--- start INFORMATION GIVEN ---

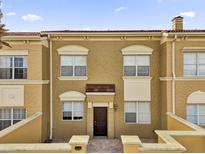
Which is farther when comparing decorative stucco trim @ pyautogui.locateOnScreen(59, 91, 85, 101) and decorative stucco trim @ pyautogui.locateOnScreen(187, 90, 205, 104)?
decorative stucco trim @ pyautogui.locateOnScreen(59, 91, 85, 101)

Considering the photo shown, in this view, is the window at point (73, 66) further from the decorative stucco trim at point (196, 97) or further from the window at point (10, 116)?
the decorative stucco trim at point (196, 97)

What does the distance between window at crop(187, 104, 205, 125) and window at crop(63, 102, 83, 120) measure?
25.3 feet

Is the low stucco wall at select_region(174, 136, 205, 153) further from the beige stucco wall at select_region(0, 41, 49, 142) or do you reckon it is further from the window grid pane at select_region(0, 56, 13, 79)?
the window grid pane at select_region(0, 56, 13, 79)

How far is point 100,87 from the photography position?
1852 cm

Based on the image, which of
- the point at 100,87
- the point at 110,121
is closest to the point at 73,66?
the point at 100,87

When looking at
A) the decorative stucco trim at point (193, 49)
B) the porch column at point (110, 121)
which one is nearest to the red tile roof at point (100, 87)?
the porch column at point (110, 121)

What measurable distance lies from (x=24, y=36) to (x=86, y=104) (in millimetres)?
6475

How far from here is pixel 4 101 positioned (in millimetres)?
17031

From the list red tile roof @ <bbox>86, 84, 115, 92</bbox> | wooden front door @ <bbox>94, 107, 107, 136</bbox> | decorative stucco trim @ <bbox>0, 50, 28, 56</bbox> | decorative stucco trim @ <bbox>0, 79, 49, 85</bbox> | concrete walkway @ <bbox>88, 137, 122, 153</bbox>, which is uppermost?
decorative stucco trim @ <bbox>0, 50, 28, 56</bbox>

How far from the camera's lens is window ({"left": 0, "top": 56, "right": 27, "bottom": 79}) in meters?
17.1

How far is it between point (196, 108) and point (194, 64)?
9.97 feet

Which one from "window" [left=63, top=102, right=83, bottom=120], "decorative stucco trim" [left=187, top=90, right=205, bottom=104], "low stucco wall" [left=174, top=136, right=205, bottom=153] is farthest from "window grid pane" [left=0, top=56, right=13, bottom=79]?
"decorative stucco trim" [left=187, top=90, right=205, bottom=104]

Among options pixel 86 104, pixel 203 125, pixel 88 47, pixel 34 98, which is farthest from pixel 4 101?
pixel 203 125

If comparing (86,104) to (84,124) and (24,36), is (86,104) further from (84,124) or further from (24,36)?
(24,36)
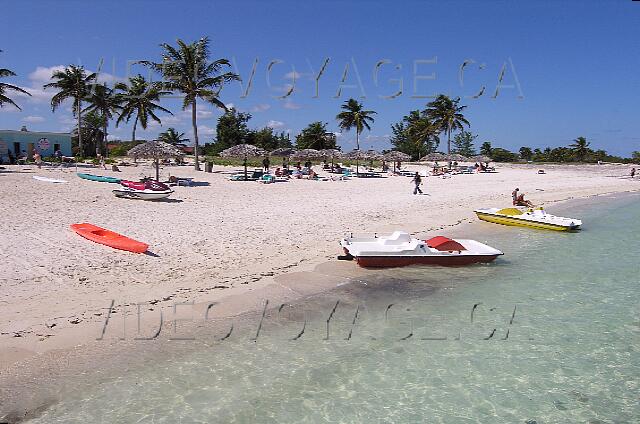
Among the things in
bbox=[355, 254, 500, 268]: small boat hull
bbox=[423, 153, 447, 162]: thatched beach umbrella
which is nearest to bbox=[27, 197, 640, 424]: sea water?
bbox=[355, 254, 500, 268]: small boat hull

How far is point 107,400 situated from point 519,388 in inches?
219

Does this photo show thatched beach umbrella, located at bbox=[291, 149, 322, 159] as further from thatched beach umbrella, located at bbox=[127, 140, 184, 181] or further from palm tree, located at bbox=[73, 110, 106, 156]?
palm tree, located at bbox=[73, 110, 106, 156]

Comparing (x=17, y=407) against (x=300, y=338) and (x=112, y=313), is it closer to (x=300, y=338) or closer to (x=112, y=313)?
(x=112, y=313)

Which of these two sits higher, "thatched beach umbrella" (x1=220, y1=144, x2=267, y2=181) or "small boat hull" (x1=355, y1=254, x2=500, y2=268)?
"thatched beach umbrella" (x1=220, y1=144, x2=267, y2=181)

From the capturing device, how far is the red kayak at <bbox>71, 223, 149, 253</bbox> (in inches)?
411

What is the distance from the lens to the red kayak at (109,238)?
10445mm

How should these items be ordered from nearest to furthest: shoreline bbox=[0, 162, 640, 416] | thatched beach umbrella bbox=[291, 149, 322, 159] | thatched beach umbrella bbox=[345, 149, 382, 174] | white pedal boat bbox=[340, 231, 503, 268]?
shoreline bbox=[0, 162, 640, 416] → white pedal boat bbox=[340, 231, 503, 268] → thatched beach umbrella bbox=[291, 149, 322, 159] → thatched beach umbrella bbox=[345, 149, 382, 174]

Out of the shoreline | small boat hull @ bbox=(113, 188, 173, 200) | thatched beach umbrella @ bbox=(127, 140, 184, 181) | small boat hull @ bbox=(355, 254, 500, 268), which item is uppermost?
thatched beach umbrella @ bbox=(127, 140, 184, 181)

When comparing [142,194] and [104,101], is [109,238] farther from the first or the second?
[104,101]

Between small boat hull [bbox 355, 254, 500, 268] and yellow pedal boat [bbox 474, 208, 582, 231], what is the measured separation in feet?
23.8

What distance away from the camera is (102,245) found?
10.6 m

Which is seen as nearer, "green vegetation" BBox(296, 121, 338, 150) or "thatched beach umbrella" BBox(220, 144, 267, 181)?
"thatched beach umbrella" BBox(220, 144, 267, 181)

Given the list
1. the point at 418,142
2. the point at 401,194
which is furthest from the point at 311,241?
the point at 418,142

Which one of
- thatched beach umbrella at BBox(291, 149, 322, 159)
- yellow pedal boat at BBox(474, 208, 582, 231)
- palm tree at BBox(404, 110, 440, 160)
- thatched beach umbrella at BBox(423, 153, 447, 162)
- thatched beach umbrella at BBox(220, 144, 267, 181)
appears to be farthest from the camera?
palm tree at BBox(404, 110, 440, 160)
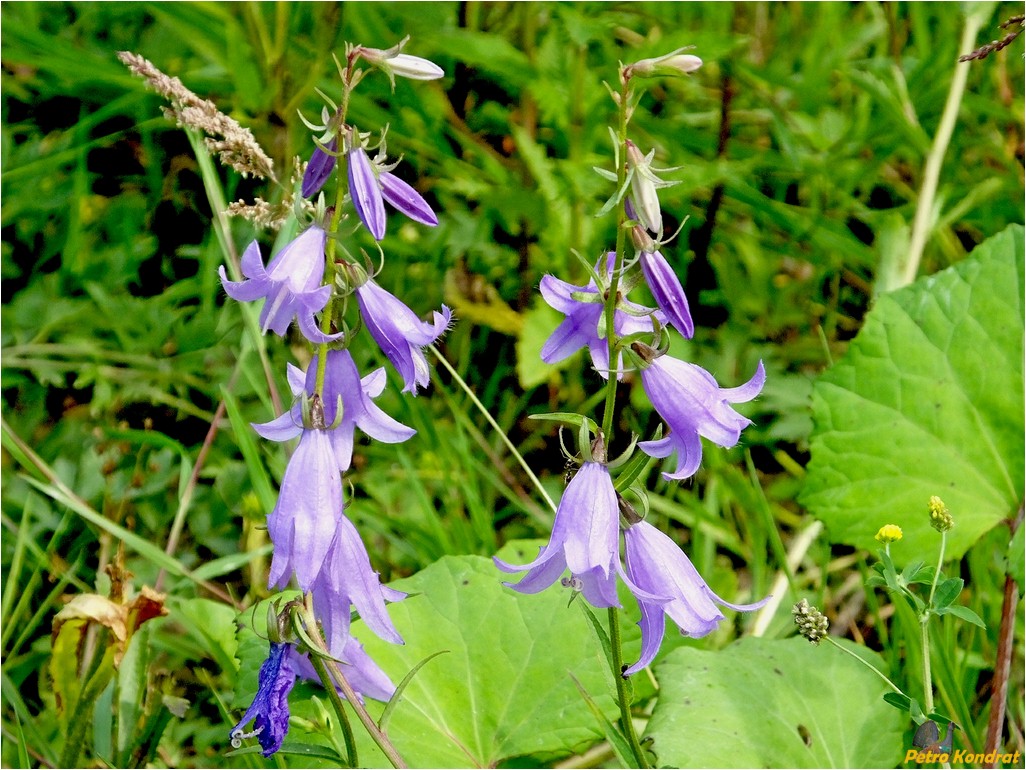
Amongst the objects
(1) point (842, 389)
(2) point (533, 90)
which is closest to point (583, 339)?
(1) point (842, 389)

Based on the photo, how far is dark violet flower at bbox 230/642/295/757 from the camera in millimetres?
1752

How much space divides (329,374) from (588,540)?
1.70ft

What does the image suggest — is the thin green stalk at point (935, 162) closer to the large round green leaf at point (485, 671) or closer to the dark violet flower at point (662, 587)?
the large round green leaf at point (485, 671)

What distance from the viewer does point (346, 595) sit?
1.76m

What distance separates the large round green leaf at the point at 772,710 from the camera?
2.14 m

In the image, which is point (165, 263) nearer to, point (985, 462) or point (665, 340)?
point (665, 340)

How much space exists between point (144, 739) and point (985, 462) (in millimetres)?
2226

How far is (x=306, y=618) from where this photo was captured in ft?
5.65

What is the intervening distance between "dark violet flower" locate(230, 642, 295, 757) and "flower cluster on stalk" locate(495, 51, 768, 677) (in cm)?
44

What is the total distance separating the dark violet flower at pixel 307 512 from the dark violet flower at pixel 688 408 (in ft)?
1.68

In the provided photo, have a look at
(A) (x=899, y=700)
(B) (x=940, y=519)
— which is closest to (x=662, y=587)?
(A) (x=899, y=700)

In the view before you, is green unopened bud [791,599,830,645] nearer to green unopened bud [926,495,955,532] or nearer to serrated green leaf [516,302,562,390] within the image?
green unopened bud [926,495,955,532]

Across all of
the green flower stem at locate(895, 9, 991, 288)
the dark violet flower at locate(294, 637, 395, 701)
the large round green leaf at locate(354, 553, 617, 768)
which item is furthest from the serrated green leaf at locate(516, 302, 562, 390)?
the dark violet flower at locate(294, 637, 395, 701)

--- end INFORMATION GIVEN ---

- _WHAT TO DO_
Copy the material shown above in full and exactly. Skip the pictures.

- _TASK RESULT_
Which is farther when comparing decorative stucco trim @ pyautogui.locateOnScreen(59, 91, 85, 101) and decorative stucco trim @ pyautogui.locateOnScreen(187, 90, 205, 104)?
decorative stucco trim @ pyautogui.locateOnScreen(59, 91, 85, 101)

Considering the photo shown, in this view, is the window at point (73, 66) further from the decorative stucco trim at point (196, 97) or further from the window at point (10, 116)?
the decorative stucco trim at point (196, 97)

What does the distance between window at crop(187, 104, 205, 125) and window at crop(63, 102, 83, 120) measure?
25.3 feet

Is the low stucco wall at select_region(174, 136, 205, 153) further from the beige stucco wall at select_region(0, 41, 49, 142) or do you reckon it is further from the window grid pane at select_region(0, 56, 13, 79)?
the window grid pane at select_region(0, 56, 13, 79)

How far is point 100,87 from the photography position?
1852 cm

Based on the image, which of
- the point at 100,87
- the point at 110,121
is closest to the point at 73,66?
the point at 100,87

When looking at
A) the decorative stucco trim at point (193, 49)
B) the porch column at point (110, 121)
which one is nearest to the red tile roof at point (100, 87)?
the porch column at point (110, 121)

What measurable distance lies from (x=24, y=36) to (x=86, y=104) (in millimetres)?
6475

How far from here is pixel 4 101 positioned (in millimetres)?
17031

From the list red tile roof @ <bbox>86, 84, 115, 92</bbox> | wooden front door @ <bbox>94, 107, 107, 136</bbox> | decorative stucco trim @ <bbox>0, 50, 28, 56</bbox> | decorative stucco trim @ <bbox>0, 79, 49, 85</bbox> | concrete walkway @ <bbox>88, 137, 122, 153</bbox>, which is uppermost?
decorative stucco trim @ <bbox>0, 50, 28, 56</bbox>

How far from the camera's lens is window ({"left": 0, "top": 56, "right": 27, "bottom": 79}) in meters?
17.1

How far is it between point (196, 108) and point (194, 64)?
9.97 feet

Which one from "window" [left=63, top=102, right=83, bottom=120], "decorative stucco trim" [left=187, top=90, right=205, bottom=104], "low stucco wall" [left=174, top=136, right=205, bottom=153] is farthest from "window grid pane" [left=0, top=56, right=13, bottom=79]?
"decorative stucco trim" [left=187, top=90, right=205, bottom=104]

Among options pixel 86 104, pixel 203 125, pixel 88 47, pixel 34 98, which is farthest from pixel 4 101?
pixel 203 125

If comparing (86,104) to (84,124) and (24,36), is (86,104) further from (84,124) or further from (24,36)?
(24,36)
Among the things in
bbox=[355, 254, 500, 268]: small boat hull
bbox=[423, 153, 447, 162]: thatched beach umbrella
which is nearest to bbox=[27, 197, 640, 424]: sea water?
bbox=[355, 254, 500, 268]: small boat hull

How far is point 107,400 situated from point 519,388 in inches?
219

Does this photo show thatched beach umbrella, located at bbox=[291, 149, 322, 159] as further from thatched beach umbrella, located at bbox=[127, 140, 184, 181] or further from palm tree, located at bbox=[73, 110, 106, 156]?
palm tree, located at bbox=[73, 110, 106, 156]

Comparing (x=17, y=407) against (x=300, y=338) and (x=112, y=313), is it closer to (x=300, y=338) or closer to (x=112, y=313)?
(x=112, y=313)

Which of these two sits higher, "thatched beach umbrella" (x1=220, y1=144, x2=267, y2=181) or "small boat hull" (x1=355, y1=254, x2=500, y2=268)?
"thatched beach umbrella" (x1=220, y1=144, x2=267, y2=181)

From the capturing device, how far is the red kayak at <bbox>71, 223, 149, 253</bbox> (in inches)?
411

What is the distance from the lens to the red kayak at (109,238)?
10445mm

How should these items be ordered from nearest to furthest: shoreline bbox=[0, 162, 640, 416] | thatched beach umbrella bbox=[291, 149, 322, 159] | thatched beach umbrella bbox=[345, 149, 382, 174] | white pedal boat bbox=[340, 231, 503, 268]?
shoreline bbox=[0, 162, 640, 416] → white pedal boat bbox=[340, 231, 503, 268] → thatched beach umbrella bbox=[291, 149, 322, 159] → thatched beach umbrella bbox=[345, 149, 382, 174]

Out of the shoreline | small boat hull @ bbox=(113, 188, 173, 200) | thatched beach umbrella @ bbox=(127, 140, 184, 181) | small boat hull @ bbox=(355, 254, 500, 268), which item is uppermost?
thatched beach umbrella @ bbox=(127, 140, 184, 181)

When comparing [142,194] and [104,101], is [109,238] farther from the first or the second?
[104,101]

Between small boat hull [bbox 355, 254, 500, 268] and yellow pedal boat [bbox 474, 208, 582, 231], what is the measured separation in feet?
23.8

What distance away from the camera is (102,245) found?
10.6 m

Which is seen as nearer, "green vegetation" BBox(296, 121, 338, 150) or "thatched beach umbrella" BBox(220, 144, 267, 181)?
"thatched beach umbrella" BBox(220, 144, 267, 181)

Given the list
1. the point at 418,142
2. the point at 401,194
which is furthest from the point at 311,241?
the point at 418,142

Which one of
- thatched beach umbrella at BBox(291, 149, 322, 159)
- yellow pedal boat at BBox(474, 208, 582, 231)
- palm tree at BBox(404, 110, 440, 160)
- thatched beach umbrella at BBox(423, 153, 447, 162)
- thatched beach umbrella at BBox(220, 144, 267, 181)
appears to be farthest from the camera?
palm tree at BBox(404, 110, 440, 160)
Amongst the objects
(1) point (842, 389)
(2) point (533, 90)
which is closest to point (583, 339)?
(1) point (842, 389)

Based on the photo, how far is dark violet flower at bbox 230/642/295/757 from the camera in millimetres?
1752

How much space divides (329,374) from (588,540)?
1.70ft

What does the image suggest — is the thin green stalk at point (935, 162) closer to the large round green leaf at point (485, 671) or closer to the dark violet flower at point (662, 587)?
the large round green leaf at point (485, 671)

What distance from the viewer does point (346, 595) sit?
1.76m

What distance separates the large round green leaf at the point at 772,710 from the camera?
2.14 m

In the image, which is point (165, 263) nearer to, point (985, 462) or point (665, 340)?
point (665, 340)

How much space exists between point (144, 739) and point (985, 462) (in millimetres)?
2226

How far is (x=306, y=618) from where this photo was captured in ft?
5.65

What is the intervening distance between "dark violet flower" locate(230, 642, 295, 757) and "flower cluster on stalk" locate(495, 51, 768, 677) (in cm)?
44

What is the total distance separating the dark violet flower at pixel 307 512 from the dark violet flower at pixel 688 408 (in ft)?
1.68

In the provided photo, have a look at
(A) (x=899, y=700)
(B) (x=940, y=519)
— which is closest to (x=662, y=587)?
(A) (x=899, y=700)

In the view before you, is green unopened bud [791,599,830,645] nearer to green unopened bud [926,495,955,532] or nearer to serrated green leaf [516,302,562,390] within the image?
green unopened bud [926,495,955,532]

Across all of
the green flower stem at locate(895, 9, 991, 288)
the dark violet flower at locate(294, 637, 395, 701)
the large round green leaf at locate(354, 553, 617, 768)
which item is furthest from the serrated green leaf at locate(516, 302, 562, 390)?
the dark violet flower at locate(294, 637, 395, 701)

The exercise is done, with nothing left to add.